How to remove pre-existing Tags from a batch of documents?

Hi:

This is my first post to this Forum. I have been reading it for a long time and must say admire the helpfulness of you all.

For some years, I’ve been using DTPO as a document warehouse and search facility (and the sometimes use of the AI), I’ve now decided to start clean all over again. I cleaned out all my documents spread over multiple macs and external drives. I’m now renaming and importing them back into DT Pro Office. These are tens of thousands of documents - mainly pdf and word. Some are duplicates and I’m slowly culling them. I’ve renaming the ones I keep with the YYYY-MM-DD convention and a lot information in the title. It’s going to be a long journey …

I’m importing my files into a DTPO database and then cull, rename and sort. I want to use tags as well. I’ll post on my tagging convention for social sciences/legal/political research and work separately. For now, I’ve got a problem.

When I import my documents, most of them have pre-existing tags that are unhelpful and do not fit my worldview. I’d like to delete all tags from all the documents and start afresh. But I’d like to hold on to the documents as they are – I only want to delete the tags. I’ve been searching this Forum and google but haven’t been able to figure out how to batch delete tags from a set of files imported (not indexed) into DTPO. (I’ve also got the originals outside).
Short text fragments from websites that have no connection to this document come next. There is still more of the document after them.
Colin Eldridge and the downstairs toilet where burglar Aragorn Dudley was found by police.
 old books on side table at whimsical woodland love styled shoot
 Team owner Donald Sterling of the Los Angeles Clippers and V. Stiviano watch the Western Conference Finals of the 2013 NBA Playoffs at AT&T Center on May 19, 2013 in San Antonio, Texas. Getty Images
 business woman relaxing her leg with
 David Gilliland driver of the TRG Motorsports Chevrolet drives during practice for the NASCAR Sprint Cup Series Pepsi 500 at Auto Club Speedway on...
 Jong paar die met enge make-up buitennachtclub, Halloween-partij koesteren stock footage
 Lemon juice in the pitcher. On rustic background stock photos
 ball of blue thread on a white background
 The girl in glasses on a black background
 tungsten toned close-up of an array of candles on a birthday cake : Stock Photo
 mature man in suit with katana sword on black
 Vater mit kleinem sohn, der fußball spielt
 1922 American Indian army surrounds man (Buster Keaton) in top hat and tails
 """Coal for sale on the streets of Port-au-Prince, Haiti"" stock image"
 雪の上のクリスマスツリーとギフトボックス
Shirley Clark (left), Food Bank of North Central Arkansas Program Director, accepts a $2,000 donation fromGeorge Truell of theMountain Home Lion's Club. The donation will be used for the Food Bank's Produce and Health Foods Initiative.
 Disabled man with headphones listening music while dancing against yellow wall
The difficulty with using the enclosed DT Script is that it requires me to enter the tag I want to delete. But with a pre-existing tag list of some 500 tags, this is sort of impossible.

So my question: any way I can batch delete all tags from all documents in DTPO without deleting the documents themselves?

Would appreciate your thoughts. Once again, glad to part of the DTPO Community. It is an amazing program and its users are a highly intelligent and seemingly friendly helpful group. Hat’s off.

In your database(s) expand the Tags group. Delete any tag from that group that you do not want to use. That will delete the tag(s) from all documents to which the tag(s) are assigned.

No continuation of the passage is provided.